Bells That Still Can Ring
Broadcaster
BBC Radio 4
TX Date
8th Dec 2022
Narrator
Andres Williams
Producer
Caroline Donne
Editor
Kristine Pommert
Researcher
Ewan Newbigging-Lister
Quotes
"A ringing endorsement for BBC radio storytelling."
Anna Leszkiewicz, New Statesman
John Taylor & Co in Loughborough is the only major bell foundry left in the UK. The bells it has produced ring at St Paul’s Cathedral and chime in clocks, belltowers, churches, universities and public buildings in over 100 countries.
It is also a place full of history. More large bells have been cast here than at any other bell foundry in Britain. And it still attracts engineers who are passionate about producing the perfect bell. In this programme, we hear from some of them, including foreman Anthony Stone and bell tuner Girdar Vadukar.

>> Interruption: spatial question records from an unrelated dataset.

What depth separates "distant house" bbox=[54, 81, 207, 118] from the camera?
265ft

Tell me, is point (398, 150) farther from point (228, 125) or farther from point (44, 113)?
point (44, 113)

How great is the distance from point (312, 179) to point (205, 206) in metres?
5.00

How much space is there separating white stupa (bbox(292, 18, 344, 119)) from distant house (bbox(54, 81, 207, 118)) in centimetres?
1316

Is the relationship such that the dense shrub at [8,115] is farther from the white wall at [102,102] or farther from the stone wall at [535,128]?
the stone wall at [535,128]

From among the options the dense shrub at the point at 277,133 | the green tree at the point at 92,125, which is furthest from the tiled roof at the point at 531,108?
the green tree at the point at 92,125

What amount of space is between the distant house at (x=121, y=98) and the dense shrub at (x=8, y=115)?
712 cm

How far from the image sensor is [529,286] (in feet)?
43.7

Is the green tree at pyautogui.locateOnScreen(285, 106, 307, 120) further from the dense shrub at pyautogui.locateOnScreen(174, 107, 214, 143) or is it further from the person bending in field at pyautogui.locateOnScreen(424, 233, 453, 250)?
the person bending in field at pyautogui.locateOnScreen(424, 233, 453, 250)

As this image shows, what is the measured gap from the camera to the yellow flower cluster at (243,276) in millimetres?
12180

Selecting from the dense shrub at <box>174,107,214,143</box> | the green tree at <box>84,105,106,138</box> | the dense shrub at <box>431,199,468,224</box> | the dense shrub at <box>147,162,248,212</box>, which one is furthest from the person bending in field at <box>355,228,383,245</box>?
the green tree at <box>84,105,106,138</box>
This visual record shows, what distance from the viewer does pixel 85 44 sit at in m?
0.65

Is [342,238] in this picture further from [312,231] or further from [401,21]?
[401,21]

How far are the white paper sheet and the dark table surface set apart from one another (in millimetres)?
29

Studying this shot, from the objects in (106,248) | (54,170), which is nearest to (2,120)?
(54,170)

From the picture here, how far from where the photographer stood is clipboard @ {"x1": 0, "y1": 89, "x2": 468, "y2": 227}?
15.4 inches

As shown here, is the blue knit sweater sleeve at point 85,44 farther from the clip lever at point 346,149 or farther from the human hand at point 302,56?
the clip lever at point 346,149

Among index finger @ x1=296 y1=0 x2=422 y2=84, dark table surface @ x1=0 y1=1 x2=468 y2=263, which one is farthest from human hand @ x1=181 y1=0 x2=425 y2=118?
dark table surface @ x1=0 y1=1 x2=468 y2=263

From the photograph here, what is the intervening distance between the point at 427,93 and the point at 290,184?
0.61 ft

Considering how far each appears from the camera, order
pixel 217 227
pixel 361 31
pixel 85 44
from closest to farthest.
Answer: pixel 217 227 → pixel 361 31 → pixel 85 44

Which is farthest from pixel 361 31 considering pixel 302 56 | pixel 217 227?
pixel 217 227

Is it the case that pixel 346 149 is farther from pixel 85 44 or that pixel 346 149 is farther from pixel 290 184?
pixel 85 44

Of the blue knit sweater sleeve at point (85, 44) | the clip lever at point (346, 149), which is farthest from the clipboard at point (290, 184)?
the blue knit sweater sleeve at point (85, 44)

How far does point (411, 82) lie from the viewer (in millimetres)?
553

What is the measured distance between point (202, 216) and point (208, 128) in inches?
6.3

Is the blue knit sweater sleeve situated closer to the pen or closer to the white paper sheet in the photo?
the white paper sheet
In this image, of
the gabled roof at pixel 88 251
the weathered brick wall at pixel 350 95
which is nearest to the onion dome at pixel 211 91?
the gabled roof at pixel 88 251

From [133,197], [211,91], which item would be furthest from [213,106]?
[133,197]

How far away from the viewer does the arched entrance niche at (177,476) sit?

The largest church bell in Britain, Great Paul, which weighs in at nearly 17 tons, was cast at Loughborough in 1881. An agricultural steam engine then pulled the bell to London on a specially adapted cart. After adventurous months on the road, it was finally hung at St Paul’s Cathedral – and as the Surveyor of the Fabric, Oliver Caroe, explains, this took enormous ingenuity and a hefty dose of whale oil.
More recently, the bell used for the AC/DC track Hells Bells was cast at Loughborough. The band’s ambition was to take the bell with them on their Back in Black tour in 1980 – a logistical nightmare because of the bell’s great weight.
At St Mary’s church in Putney in South West London, in 1973, a set of Loughborough bells alerted local residents to a fire when they “rang themselves down” as the flames burnt through the wooden stays holding them in place.
What resonates strongly is the enormous passion everyone in this programme has for bells – and the fact that they are likely to outlast the people who made them, in many cases by hundreds of years.
We are grateful to Jemma Meyer for supplying sound of Great Paul for this programme.